In this example, we will show a similar procedure to the previous section, but this time it will be correct on all counts.

A prime number is a number that is divisible by only two different numbers - itself and one. Note that one does not satisfy the definition and two does.

Prime number decomposition, or factorization, is the decomposition of a natural number, other than one, into a product of primes. It's quite an interesting property of natural numbers. Whatever natural number you take (except the one), it is true that it can be decomposed into the product of several (even the same) prime numbers. Examples:

$$\begin{eqnarray} 8&=&2\cdot2\cdot2\\15&=&3\cdot5\\26&=&2\cdot13\\1800&=&2^3\cdot3^2\cdot5^2 \end{eqnarray}$$

The statement about prime number decomposition is called the Fundamental Theorem of Arithmetic. Among other things, it tells us that such a decomposition is unique, i.e., we cannot find two different prime decompositions of a single natural number. Further, only prime numbers have a prime decomposition consisting of only one number - themselves. Thus, the prime decomposition of seven would be the number seven. We will use these facts in constructing the proof of the following statement.

We will now prove the statement that "there are infinitely many prime numbers". We will again invalidate the claim: "there are a finite number of prime numbers". Suppose that a sequence of numbers

$$a_1, a_2, a_3,,\ldots,a_n$$

represents all the primes in existence. If all the primes are in this sequence, then surely we will not be able to find a number that is both a prime and not in the sequence. We have all the primes in the sequence, no primes can be outside the sequence.

So if we want to reach a contradiction, we have to construct a prime number that is not in the sequence. The number q helps us to do this. We build this by multiplying all the primes in the sequence and adding one:

$$q=a_1 \cdot a_2 \cdot a_3 \cdot \ldots \cdot a_n+1$$

Now we need to show that this number either is a prime or somehow generates a prime. We know that q is a natural number and that every natural number can be expressed as a product of primes. However, no prime number a_i divides the number q without remainder, always leaving one after division. If we tried to divide the number q by, for example, the prime number a₂, we would end up with the following:

$$\frac{a_1 \cdot a_2 \cdot a_3 \cdot \ldots \cdot a_n+1}{a_2}=\frac{a_1 \cdot a_2 \cdot a_3 \cdot \ldots \cdot a_n}{a_2}+\frac{1}{a_2}=$$

$$=a_1 \cdot a_3 \cdot a_4 \cdot \ldots \cdot a_n+\frac{1}{a_2}$$

We first divide the fraction into two. In the first fraction, we truncate a₂ and are left with some product of primes, which is simply some other irrelevant integer.
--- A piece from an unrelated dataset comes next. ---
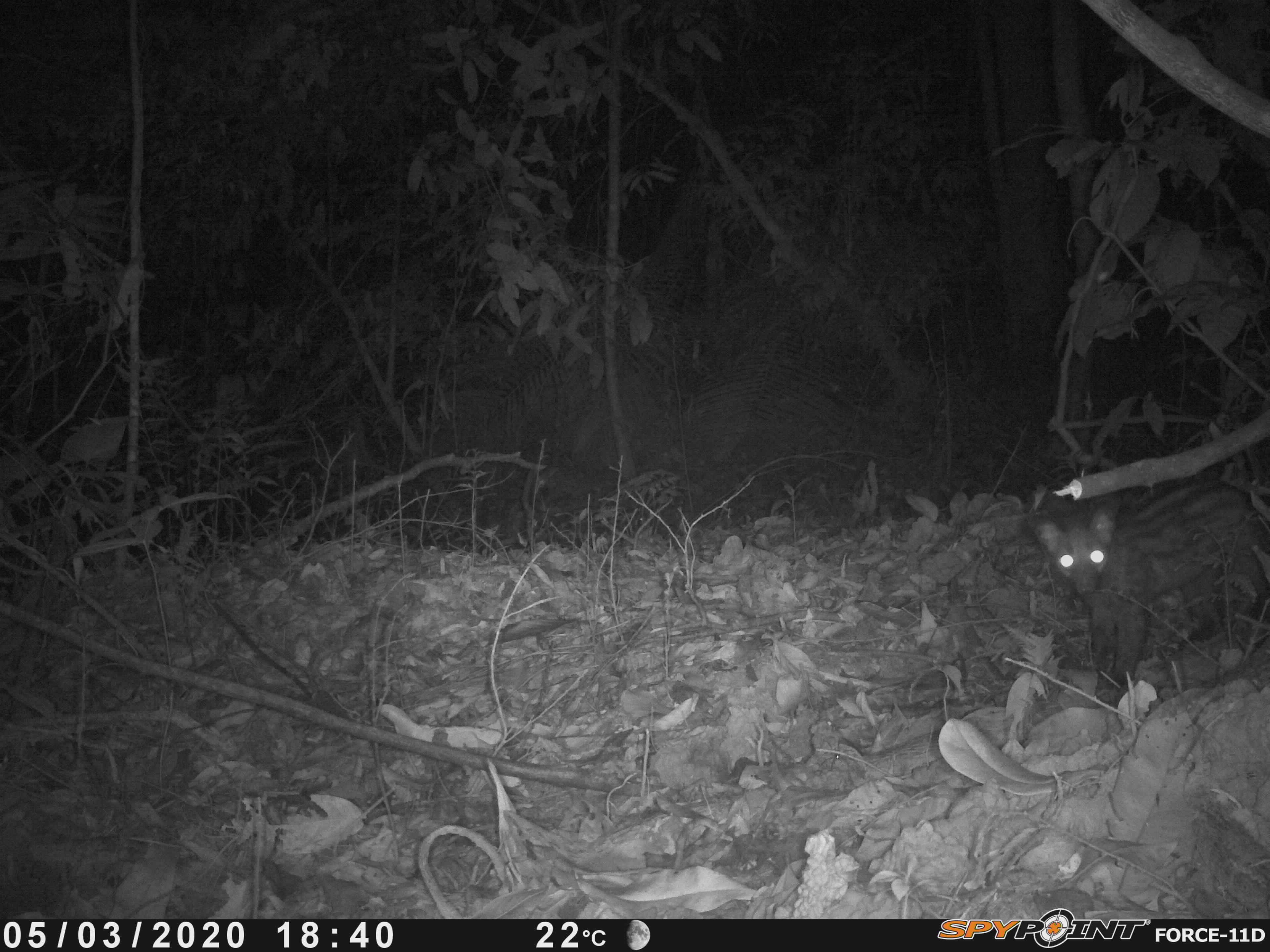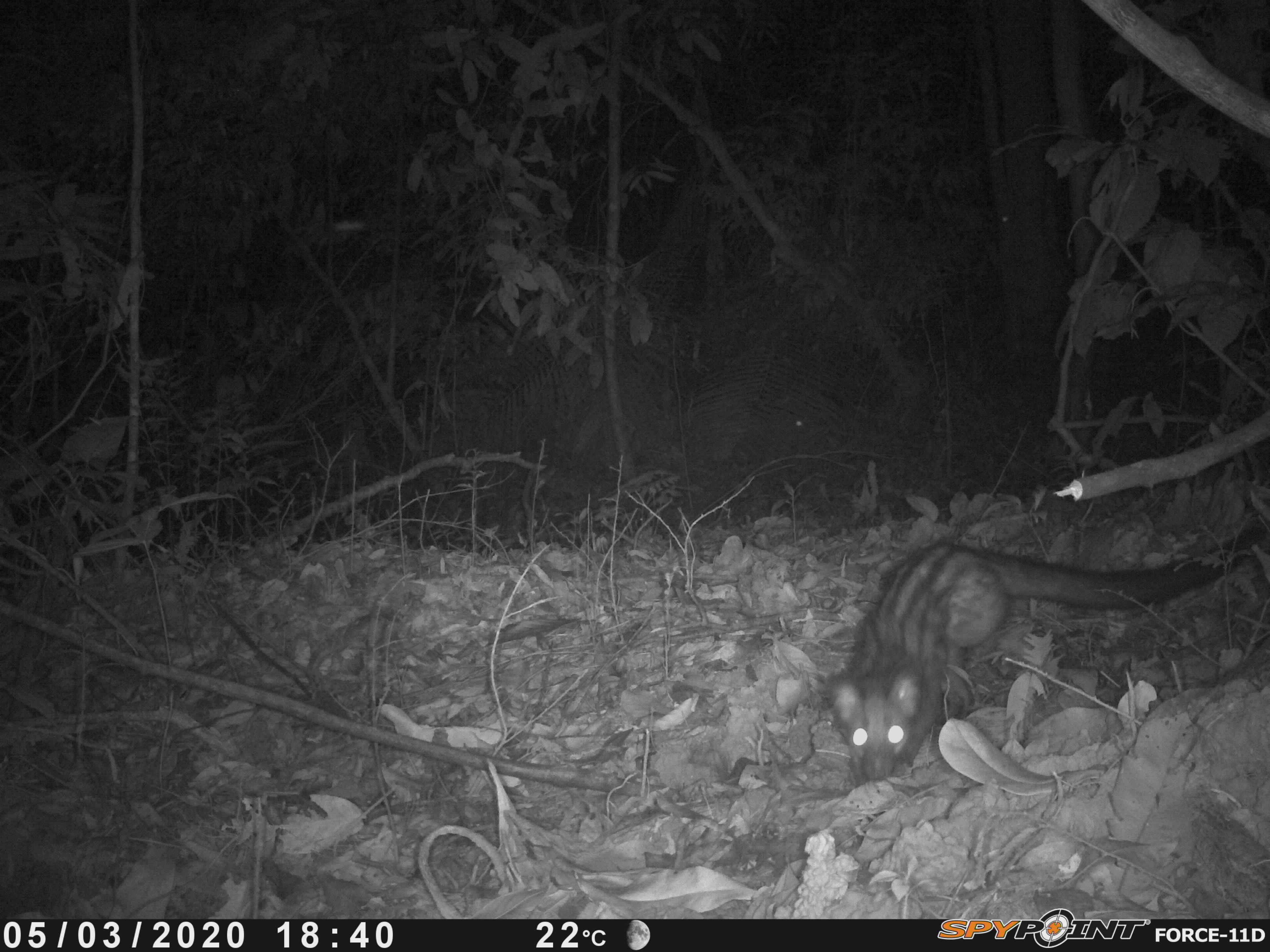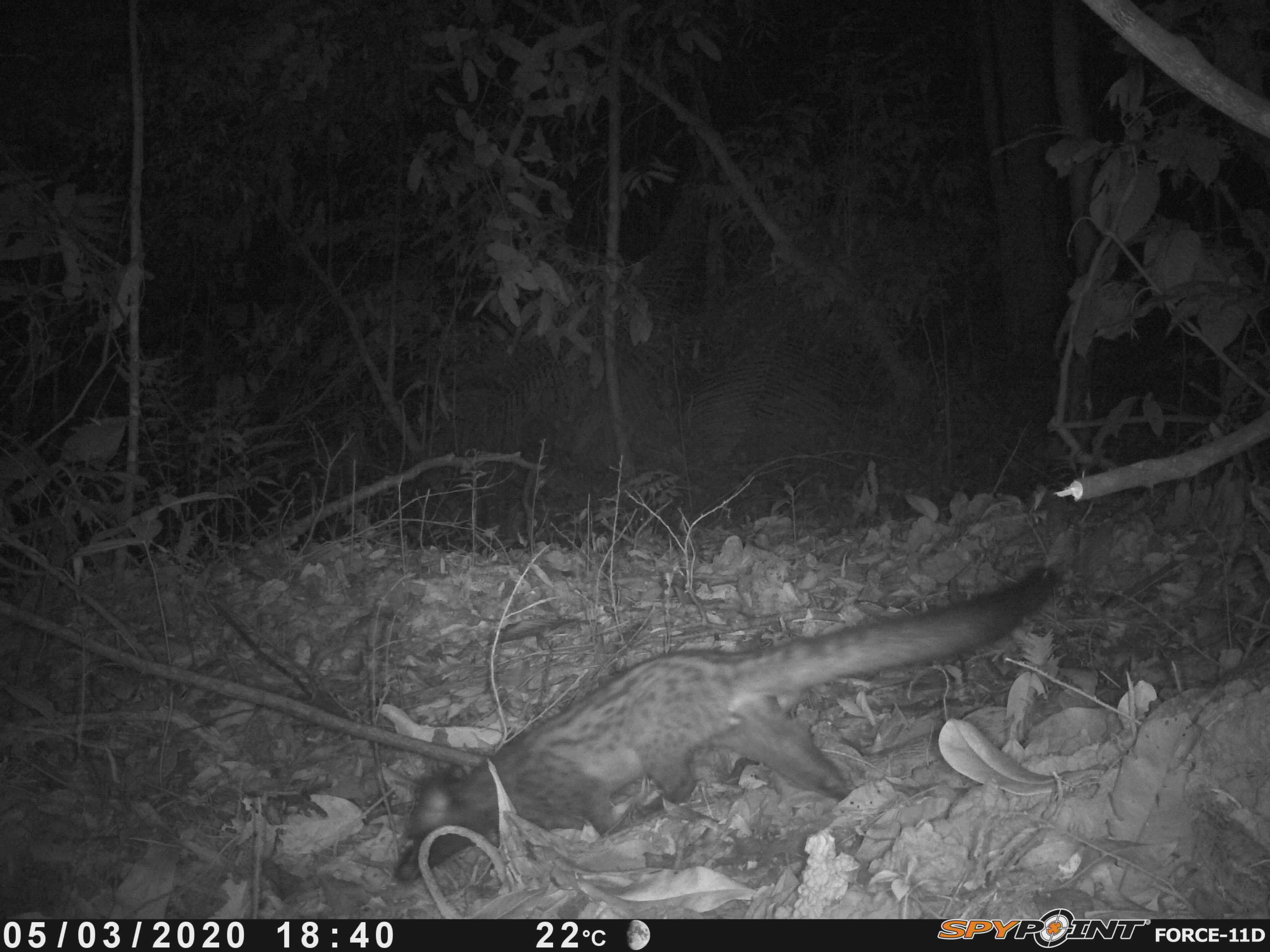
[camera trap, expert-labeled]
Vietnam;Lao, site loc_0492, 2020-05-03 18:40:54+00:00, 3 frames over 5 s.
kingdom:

In the second fraction there is nothing to truncate, this fraction will always be some non-integer (because the denominator cannot be one, one is not a prime number). So in the sum we get a number that is not an integer, i.e. the prime a₂ does not divide the number q.

This proves that none of the primes in the sequence a_n divide the number q. (Note: we have shown this only for a₂, but it can be easily generalized if we replace a₂ with the general a_i) But since every natural number can be decomposed into a product of primes, there must be other primes that are not in the sequence a_n, but are factorizations of q. Yet the number q itself may well be a prime number, and the prime decomposition will thus involve only the number q. So one last train of thought:

1. Every natural number can be expressed as some product of prime numbers.
2. By assumption, the sequence a_n contains all existing primes.
3. Let's modify the first statement to say that every natural number can be expressed as the product of selected members of the sequence a_n, since it contains all primes.
4. We have proved that no number in the sequence a_n divides the number q.
5. This raised a dispute with the assumption $\rightarrow$ if we must be able to decompose every natural number into a product of primes and the sequence a_n contains no number that divides q, then there must be other primes that divide q and are prime decompositions of q.

This brings us to a contradiction. The prime decomposition of q includes primes that are not contained in the sequence we have assumed contains all primes. Thus, the negated assertion does not hold, the unnegated original assertion does. There are infinitely many prime numbers.